I recently read about the story of Dr David Nalin in an article called Science Heroes. In 1968, while working in a refugee camp on the border of Bangladesh and Burma, Dr Nalin discovered a breakthrough treatment for patients suffering from diarrhea. He discovered that giving patients water mixed with the right concentration of salt and sugar would rehydrate them at the same rate at which they lost water (its called oral rehydration therapy - ORT). This was a small but significant innovation.
According to Science Heroes "Since the adoption of this inexpensive and easily applied intervention, the worldwide mortality rate for children with acute infectious diarrhoea has plummeted from 5 million to about 1.3 million deaths per year." Over fifty million lives have been saved in the past 40 years by the implementation of this treatment.
One man, one discovery saved fifty million lives, mostly children. The power of one makes a difference. What principles can we learn from this story that apply to sharing good news?

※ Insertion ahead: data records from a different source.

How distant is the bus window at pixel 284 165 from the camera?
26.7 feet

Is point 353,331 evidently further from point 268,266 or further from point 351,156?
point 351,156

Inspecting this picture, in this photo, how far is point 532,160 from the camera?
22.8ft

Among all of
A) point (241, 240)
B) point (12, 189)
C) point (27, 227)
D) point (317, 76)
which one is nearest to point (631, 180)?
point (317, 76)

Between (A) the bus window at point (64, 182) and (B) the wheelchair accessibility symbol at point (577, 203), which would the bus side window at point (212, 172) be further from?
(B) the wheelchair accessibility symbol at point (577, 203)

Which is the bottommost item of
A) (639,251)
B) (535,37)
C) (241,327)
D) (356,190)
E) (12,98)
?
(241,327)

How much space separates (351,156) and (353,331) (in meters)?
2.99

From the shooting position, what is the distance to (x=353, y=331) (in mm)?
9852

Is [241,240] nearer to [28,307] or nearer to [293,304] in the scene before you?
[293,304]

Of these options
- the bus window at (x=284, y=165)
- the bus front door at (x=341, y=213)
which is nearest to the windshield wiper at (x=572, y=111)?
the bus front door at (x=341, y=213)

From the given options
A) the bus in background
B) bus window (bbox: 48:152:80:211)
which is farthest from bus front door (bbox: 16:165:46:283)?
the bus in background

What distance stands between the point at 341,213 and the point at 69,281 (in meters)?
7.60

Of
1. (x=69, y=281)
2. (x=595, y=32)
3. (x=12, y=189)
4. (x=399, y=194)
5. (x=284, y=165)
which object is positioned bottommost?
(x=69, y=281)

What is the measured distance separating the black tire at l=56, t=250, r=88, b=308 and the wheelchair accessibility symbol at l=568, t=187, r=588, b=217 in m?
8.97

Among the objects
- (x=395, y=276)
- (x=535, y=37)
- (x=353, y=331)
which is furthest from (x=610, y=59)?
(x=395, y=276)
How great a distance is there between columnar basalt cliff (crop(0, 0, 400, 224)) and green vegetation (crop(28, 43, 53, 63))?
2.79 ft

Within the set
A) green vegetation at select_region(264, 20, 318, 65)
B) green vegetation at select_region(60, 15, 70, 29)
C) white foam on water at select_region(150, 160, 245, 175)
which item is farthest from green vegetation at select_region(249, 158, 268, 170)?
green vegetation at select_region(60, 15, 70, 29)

1. Be present where the need is?
Dr Nalin is American. At the age of 26 he stepped outside of his comfort zone. He had just completed his first year of medical residency and went to work in Dacca, Bangladesh. Where do we think the need is? In my case, I live in Scotland where the majority of people have not heard the good news (93% are unchurched). I can choose to be present among those that haven't yet heard about Jesus. What does that look like in practice? Go where people are. It might be the pub, the gym, the library. Get involved in the community especially where needs are obvious. It could be youth work, maths tuition, addiction support. If you don't know, ask. Our local GPs or politicians, or schools or community workers will have the information available.
2. Be compassionate.
In Matthew 9:36 it says "When he (Jesus) saw the crowds, he had compassion on them, because they were harassed and helpless, like sheep without a shepherd." The Latin root of the word, compassion, is pati, which means “to suffer.” We are called to come alongside the suffering of others. That might look like coffee and chat over the kitchen table, a listening ear, a food bank, an offer of prayer or sharing the power of the Jesus' life, death and resurrection. Each situation will be different but our motivations will steer the conversation.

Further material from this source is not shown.